● **SOURCE TEXT**:
§
Incorrect applications or supposed reliefs (such as straps that are loosened so they don’t hurt but are then ineffective) can be avoided. Investment in training on the use of aids and their application therefore pays off in the quality of daily use and in terms of avoiding consequential damage such as pain, deformities, and fatigue.
Goal-oriented provision of assistive devices
It is helpful to formulate common and participation-oriented goals when jointly selecting the assistive device and its features in the interdisciplinary team. In many cases, goals such as “the therapy chair enables the use of the hands for fine motor activities” are now being formulated. That is of course correct, and a big step forward compared to goals like “tonus regulation and fine motor improvement”. However, they can become even better.
In times of scarce resources and a restrictive prescription or authorisation policy, the evaluation of the success of an assistive device is of particular relevance. That is why operationalisable goals that can be used to measure the desired success of the provision of aids are so interesting.
At the beginning of this article, we pointed out the importance of an ICF-compliant prescription:
“If we think of the components as a kind of checklist and we can “check” each box at the end of selecting the appropriate assistive device, we are sure to prescribe the appropriate therapy chair because it suits all areas of the client’s life.”
This statement can now be dealt with in more detail in the conclusion. As explained, different aspects need to be taken into consideration when choosing the assistive device. Physical aspects and particularities of the client must of course be considered, and this is covered by the component “body functions and structures”. When choosing a device there is usually sufficient focus on this aspect.
This is similar for activities. Whether it is the use of hands for eating or writing, interaction with others or simply maintaining an upright sitting position, there will always be aspects that decision makers consider here.
As far as participation is concerned, the transition to activities is fluid: meals are taken in groups (family, kindergarten, school), learning takes place in educational institutions, and sitting to communicate with others is a very basic and important argument.
We have also highlighted the importance of environmental factors in this article. Of course, this entails the spatial conditions and the interaction with other furniture or aids. The importance of parents, carers, and educators, who are also considered environmental factors and probably represent a decisive quality feature, should also be considered. Here, investments in knowledge transfer, counselling or coaching are still needed to ensure an optimal use of the assistive device. These factors are listed in the ICF and can be gone through and worked on like a checklist.
§
● **GIVEN DATA**:
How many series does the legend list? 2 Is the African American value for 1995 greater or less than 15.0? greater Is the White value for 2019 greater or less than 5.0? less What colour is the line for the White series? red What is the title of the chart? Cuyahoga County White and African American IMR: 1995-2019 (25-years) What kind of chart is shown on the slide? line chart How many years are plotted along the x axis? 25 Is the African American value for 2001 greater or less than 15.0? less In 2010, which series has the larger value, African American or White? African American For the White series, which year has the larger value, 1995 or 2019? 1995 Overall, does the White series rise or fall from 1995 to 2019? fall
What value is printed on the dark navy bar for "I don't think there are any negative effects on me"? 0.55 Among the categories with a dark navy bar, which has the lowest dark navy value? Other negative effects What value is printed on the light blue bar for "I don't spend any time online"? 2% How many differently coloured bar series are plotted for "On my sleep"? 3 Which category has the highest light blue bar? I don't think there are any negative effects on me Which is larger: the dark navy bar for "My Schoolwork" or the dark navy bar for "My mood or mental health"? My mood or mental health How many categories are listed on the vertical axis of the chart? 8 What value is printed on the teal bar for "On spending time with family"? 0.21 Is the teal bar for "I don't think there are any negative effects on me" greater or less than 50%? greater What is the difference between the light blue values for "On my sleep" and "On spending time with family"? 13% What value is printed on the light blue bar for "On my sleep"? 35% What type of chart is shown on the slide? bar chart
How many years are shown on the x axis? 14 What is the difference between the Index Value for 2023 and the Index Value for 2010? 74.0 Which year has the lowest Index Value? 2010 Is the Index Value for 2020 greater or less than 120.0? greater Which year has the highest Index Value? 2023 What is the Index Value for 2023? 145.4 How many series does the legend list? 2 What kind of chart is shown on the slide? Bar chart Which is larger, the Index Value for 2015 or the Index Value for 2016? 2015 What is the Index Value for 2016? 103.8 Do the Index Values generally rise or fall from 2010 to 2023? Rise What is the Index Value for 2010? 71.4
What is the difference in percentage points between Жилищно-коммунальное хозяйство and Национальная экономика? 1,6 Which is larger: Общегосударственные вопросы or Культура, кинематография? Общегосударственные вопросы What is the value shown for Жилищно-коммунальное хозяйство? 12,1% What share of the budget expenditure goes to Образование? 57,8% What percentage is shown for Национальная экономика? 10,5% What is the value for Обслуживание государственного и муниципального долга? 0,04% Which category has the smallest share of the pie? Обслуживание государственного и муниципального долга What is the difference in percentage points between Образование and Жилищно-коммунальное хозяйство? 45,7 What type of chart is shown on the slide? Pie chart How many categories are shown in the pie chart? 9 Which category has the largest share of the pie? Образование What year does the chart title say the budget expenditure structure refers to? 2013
§
● **WORK TO BE COMPLETED**: From the assistive-device text above, reproduce everything from "Goal-oriented provision of" down to "become even better.".

● **SOLUTION BELOW**:
Goal-oriented provision of assistive devices
It is helpful to formulate common and participation-oriented goals when jointly selecting the assistive device and its features in the interdisciplinary team. In many cases, goals such as “the therapy chair enables the use of the hands for fine motor activities” are now being formulated. That is of course correct, and a big step forward compared to goals like “tonus regulation and fine motor improvement”. However, they can become even better.